▶ [Document excerpt]:
The book therefore contains a catalogue of the Walker specimens on which new species were based by Arnott and Hooker (the ‘types’), a catalogue of her drawings (which are mainly of orchids), and transcripts of all her letters. The book also has an introduction putting the Walkers’ collecting activities in historical context, and in terms of the vegetation of Ceylon; short accounts of the Walker’s lives; a gazetteer of their collecting localities; and a listing of the 64 flowering plants (and 4 ferns) named after them. Professor David Mabberley has described the work as ‘a great contribution to botanical scholarship’, expressing surprise at ‘how much “on the public record” has had to be corrected’.
Several outstanding discoveries relating to the Walkers remain to be made, and may be with descendants of whom there must be many – in particular whereabouts of portraits of Colonel Robert Patton last seen in 1938, the oil landscape paintings Anna Maria made in St Helena, and somewhere there must surely be a portrait of her, as her sister Sarah, Lady Torrens was painted by John Linnell, and her brother John Wogan Patton by George Chinnery.
The Botanical Collections of Colonel & Mrs Walker: Ceylon, 1830–1838, by H.J. Noltie. ISBN 978-1-906129-89-7.

Spatial reasoning question data:

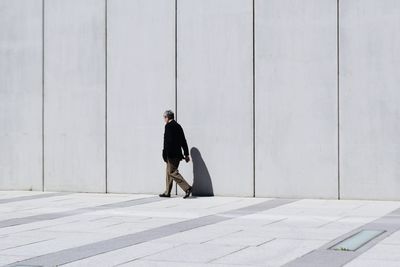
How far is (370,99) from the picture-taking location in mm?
14164

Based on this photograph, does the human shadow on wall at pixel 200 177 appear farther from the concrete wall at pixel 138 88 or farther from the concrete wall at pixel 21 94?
the concrete wall at pixel 21 94

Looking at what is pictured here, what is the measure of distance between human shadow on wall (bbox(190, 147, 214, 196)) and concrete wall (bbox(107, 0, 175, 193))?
75 cm

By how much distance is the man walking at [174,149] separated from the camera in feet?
48.3

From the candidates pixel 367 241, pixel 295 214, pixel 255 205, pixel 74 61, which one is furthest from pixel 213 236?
pixel 74 61

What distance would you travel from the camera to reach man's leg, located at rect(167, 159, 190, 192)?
48.3 ft

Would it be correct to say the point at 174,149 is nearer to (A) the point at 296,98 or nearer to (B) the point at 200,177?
(B) the point at 200,177

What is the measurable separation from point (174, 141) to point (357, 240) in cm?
634

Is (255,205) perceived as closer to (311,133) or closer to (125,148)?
(311,133)

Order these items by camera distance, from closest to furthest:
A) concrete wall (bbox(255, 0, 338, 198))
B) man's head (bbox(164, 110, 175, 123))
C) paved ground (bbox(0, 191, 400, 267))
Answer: paved ground (bbox(0, 191, 400, 267)) → concrete wall (bbox(255, 0, 338, 198)) → man's head (bbox(164, 110, 175, 123))

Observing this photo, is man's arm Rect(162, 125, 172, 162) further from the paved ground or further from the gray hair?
the paved ground

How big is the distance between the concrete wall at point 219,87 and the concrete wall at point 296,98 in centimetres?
28

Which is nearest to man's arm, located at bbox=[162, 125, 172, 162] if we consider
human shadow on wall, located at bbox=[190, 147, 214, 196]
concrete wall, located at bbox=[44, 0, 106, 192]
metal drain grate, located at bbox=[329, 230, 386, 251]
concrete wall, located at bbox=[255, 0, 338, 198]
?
human shadow on wall, located at bbox=[190, 147, 214, 196]

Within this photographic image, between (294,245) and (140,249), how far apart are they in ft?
5.92

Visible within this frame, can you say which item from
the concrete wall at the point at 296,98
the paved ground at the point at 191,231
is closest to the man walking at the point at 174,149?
the paved ground at the point at 191,231
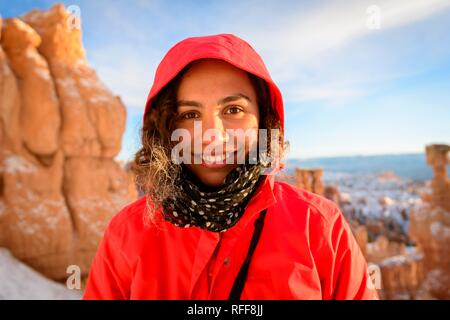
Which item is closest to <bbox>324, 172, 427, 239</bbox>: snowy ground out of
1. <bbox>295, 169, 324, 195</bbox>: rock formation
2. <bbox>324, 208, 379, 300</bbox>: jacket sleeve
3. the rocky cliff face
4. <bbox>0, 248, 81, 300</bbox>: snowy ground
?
<bbox>295, 169, 324, 195</bbox>: rock formation

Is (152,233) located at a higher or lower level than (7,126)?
lower

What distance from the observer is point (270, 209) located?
137 cm

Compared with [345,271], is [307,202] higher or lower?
higher

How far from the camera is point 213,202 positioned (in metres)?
1.29

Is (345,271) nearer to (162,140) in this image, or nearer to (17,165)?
(162,140)

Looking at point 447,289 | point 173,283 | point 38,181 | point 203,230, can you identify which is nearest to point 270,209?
point 203,230

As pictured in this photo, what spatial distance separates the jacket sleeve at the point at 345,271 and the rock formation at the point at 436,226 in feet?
59.1

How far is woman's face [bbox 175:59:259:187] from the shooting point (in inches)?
50.1

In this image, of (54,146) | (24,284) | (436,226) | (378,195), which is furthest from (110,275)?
(378,195)

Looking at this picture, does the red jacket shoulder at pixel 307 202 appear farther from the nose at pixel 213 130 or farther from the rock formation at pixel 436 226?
the rock formation at pixel 436 226

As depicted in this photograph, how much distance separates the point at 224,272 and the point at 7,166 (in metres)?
8.66

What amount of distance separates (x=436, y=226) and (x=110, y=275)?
18.9m
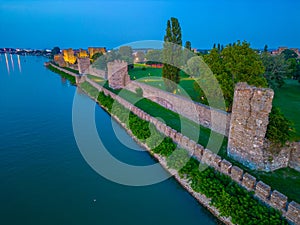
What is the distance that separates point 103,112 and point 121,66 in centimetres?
860

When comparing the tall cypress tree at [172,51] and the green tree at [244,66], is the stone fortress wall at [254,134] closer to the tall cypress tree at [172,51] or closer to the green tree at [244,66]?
the green tree at [244,66]

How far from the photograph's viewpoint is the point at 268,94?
26.4 feet

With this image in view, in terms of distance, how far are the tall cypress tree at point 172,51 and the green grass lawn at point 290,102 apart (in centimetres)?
1000

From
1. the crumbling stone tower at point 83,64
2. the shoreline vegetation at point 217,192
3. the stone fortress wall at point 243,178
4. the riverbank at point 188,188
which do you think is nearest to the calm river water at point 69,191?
the riverbank at point 188,188

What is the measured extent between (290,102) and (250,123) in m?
14.0

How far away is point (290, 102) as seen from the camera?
771 inches

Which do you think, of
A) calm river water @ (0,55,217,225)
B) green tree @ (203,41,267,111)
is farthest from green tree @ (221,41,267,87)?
calm river water @ (0,55,217,225)

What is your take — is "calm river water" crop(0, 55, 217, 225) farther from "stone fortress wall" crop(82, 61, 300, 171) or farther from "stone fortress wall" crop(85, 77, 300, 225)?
"stone fortress wall" crop(82, 61, 300, 171)

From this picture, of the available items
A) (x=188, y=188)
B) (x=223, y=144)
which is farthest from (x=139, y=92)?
(x=188, y=188)

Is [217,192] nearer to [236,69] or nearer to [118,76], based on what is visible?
[236,69]

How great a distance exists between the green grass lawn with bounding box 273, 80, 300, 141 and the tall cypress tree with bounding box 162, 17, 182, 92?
32.8 feet

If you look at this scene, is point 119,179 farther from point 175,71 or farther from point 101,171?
point 175,71

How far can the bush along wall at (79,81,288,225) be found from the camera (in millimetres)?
6922

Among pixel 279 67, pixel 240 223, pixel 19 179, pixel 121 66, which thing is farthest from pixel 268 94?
pixel 121 66
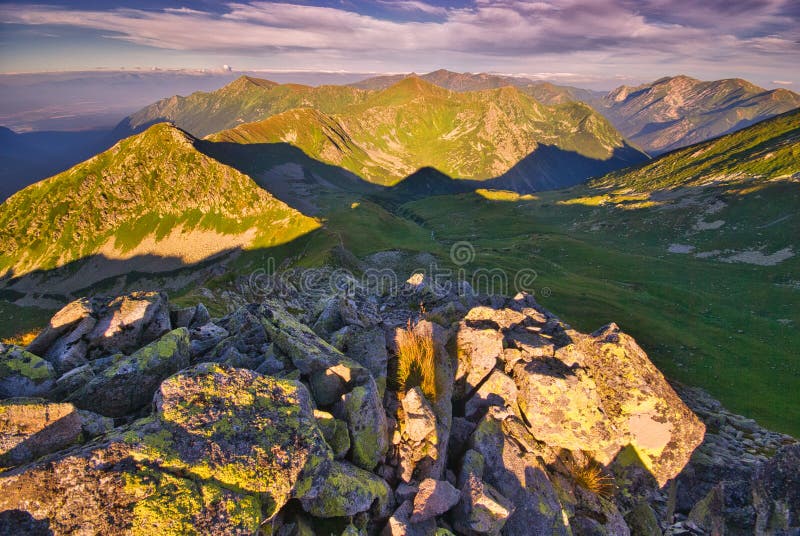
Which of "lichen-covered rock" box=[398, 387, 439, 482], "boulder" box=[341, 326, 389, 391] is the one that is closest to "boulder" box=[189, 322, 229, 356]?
"boulder" box=[341, 326, 389, 391]

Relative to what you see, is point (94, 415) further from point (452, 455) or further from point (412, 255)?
point (412, 255)

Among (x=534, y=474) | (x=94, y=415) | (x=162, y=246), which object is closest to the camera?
(x=94, y=415)

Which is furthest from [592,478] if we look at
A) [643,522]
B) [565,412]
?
[643,522]

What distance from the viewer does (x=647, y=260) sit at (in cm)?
9969

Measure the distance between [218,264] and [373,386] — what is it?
14770 cm

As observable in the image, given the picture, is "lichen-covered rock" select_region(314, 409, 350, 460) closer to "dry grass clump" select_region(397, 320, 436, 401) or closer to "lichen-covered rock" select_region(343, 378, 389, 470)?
"lichen-covered rock" select_region(343, 378, 389, 470)

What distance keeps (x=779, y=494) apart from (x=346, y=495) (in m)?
15.5

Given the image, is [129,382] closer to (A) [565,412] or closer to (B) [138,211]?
(A) [565,412]

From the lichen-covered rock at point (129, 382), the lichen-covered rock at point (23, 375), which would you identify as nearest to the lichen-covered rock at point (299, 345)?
the lichen-covered rock at point (129, 382)

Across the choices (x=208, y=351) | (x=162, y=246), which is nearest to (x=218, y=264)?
(x=162, y=246)

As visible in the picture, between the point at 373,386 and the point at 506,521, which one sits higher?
the point at 373,386

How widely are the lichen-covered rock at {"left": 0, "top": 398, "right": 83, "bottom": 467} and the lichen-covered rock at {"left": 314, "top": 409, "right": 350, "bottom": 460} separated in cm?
601

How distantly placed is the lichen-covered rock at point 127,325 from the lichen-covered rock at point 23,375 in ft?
7.61

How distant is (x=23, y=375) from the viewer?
12.3 metres
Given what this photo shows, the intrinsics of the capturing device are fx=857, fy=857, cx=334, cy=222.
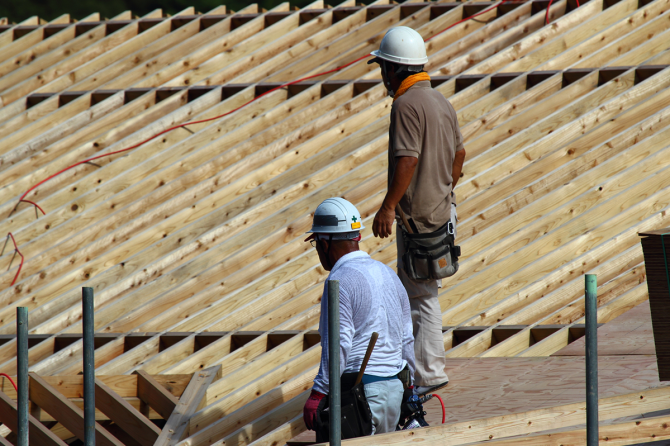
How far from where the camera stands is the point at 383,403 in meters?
3.30

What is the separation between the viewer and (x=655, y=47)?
22.8 ft

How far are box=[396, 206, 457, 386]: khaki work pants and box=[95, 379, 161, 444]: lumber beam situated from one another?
158 cm

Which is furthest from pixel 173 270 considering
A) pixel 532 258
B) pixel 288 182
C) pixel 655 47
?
pixel 655 47

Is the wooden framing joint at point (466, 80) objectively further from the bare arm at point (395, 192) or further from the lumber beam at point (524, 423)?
the lumber beam at point (524, 423)

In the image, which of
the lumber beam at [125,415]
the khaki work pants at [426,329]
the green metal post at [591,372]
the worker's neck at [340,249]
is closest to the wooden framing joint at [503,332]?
the khaki work pants at [426,329]

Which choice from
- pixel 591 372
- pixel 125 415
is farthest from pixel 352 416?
pixel 125 415

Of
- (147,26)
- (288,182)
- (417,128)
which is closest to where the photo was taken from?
(417,128)

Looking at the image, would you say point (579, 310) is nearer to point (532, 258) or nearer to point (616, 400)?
point (532, 258)

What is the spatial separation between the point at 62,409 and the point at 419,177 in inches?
97.5

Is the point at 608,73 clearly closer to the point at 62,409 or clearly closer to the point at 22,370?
the point at 62,409

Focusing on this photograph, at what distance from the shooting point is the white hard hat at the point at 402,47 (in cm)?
391

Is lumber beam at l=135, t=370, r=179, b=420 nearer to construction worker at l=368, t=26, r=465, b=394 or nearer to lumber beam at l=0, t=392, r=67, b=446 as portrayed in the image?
lumber beam at l=0, t=392, r=67, b=446

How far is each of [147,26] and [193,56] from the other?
103 centimetres

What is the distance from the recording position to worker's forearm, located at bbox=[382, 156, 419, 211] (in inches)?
149
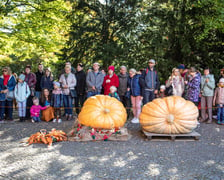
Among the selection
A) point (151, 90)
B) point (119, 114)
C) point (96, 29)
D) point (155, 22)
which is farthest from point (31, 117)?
point (155, 22)

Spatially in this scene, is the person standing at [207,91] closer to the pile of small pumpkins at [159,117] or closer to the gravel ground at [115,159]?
the gravel ground at [115,159]

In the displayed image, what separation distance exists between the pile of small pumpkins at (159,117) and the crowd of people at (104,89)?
192 cm

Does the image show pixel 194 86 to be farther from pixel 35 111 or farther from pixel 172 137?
pixel 35 111

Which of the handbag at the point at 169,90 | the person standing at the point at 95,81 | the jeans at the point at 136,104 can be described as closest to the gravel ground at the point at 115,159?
the jeans at the point at 136,104

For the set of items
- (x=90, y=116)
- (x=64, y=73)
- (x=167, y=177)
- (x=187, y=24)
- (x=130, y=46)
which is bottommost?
(x=167, y=177)

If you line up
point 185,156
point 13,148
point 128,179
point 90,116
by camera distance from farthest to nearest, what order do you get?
point 90,116, point 13,148, point 185,156, point 128,179

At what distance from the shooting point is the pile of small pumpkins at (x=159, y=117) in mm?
5980

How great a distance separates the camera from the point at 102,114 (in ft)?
19.9

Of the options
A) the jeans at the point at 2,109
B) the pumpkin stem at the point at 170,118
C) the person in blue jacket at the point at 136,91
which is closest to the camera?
the pumpkin stem at the point at 170,118

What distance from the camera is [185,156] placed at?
483 cm

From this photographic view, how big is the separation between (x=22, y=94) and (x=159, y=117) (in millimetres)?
4958

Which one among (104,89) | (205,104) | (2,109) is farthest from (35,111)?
(205,104)

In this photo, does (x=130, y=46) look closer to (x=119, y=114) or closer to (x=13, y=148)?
(x=119, y=114)

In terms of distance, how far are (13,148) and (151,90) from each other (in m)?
4.73
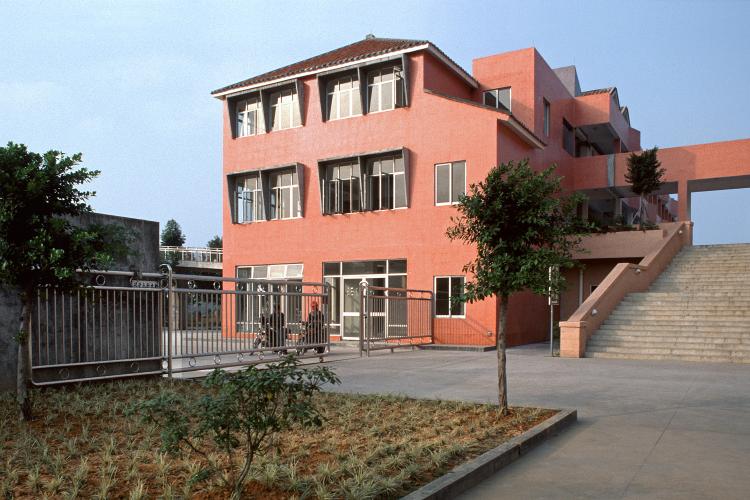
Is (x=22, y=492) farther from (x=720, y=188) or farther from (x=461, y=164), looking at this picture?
(x=720, y=188)

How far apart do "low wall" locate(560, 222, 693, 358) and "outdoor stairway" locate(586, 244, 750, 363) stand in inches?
11.1

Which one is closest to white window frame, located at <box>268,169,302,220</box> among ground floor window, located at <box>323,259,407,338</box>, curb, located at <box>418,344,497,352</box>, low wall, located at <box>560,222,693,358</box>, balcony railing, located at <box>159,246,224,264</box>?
ground floor window, located at <box>323,259,407,338</box>

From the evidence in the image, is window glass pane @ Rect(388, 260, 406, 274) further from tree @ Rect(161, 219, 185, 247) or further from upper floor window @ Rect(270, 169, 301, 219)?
tree @ Rect(161, 219, 185, 247)

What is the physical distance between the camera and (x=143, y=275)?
36.3 feet

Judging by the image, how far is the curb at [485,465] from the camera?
4.64m

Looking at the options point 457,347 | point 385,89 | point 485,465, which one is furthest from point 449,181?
point 485,465

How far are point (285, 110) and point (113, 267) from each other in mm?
14854

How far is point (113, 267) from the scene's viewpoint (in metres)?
10.7

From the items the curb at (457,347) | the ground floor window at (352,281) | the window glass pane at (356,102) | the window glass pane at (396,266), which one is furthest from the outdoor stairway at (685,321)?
the window glass pane at (356,102)

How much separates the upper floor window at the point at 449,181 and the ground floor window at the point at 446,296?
2.56 metres

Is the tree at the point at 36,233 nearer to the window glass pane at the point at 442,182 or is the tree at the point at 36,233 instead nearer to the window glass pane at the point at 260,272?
the window glass pane at the point at 442,182

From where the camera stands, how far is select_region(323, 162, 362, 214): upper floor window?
22.5m

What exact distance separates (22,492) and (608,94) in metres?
28.5

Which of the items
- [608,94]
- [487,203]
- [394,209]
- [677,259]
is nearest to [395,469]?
[487,203]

▶ [Request]: Reproduce the passage on the Walkers' botanical collections, starting at "The book therefore" and ending at "to be corrected’.".

▶ [Response]:
The book therefore contains a catalogue of the Walker specimens on which new species were based by Arnott and Hooker (the ‘types’), a catalogue of her drawings (which are mainly of orchids), and transcripts of all her letters. The book also has an introduction putting the Walkers’ collecting activities in historical context, and in terms of the vegetation of Ceylon; short accounts of the Walker’s lives; a gazetteer of their collecting localities; and a listing of the 64 flowering plants (and 4 ferns) named after them. Professor David Mabberley has described the work as ‘a great contribution to botanical scholarship’, expressing surprise at ‘how much “on the public record” has had to be corrected’.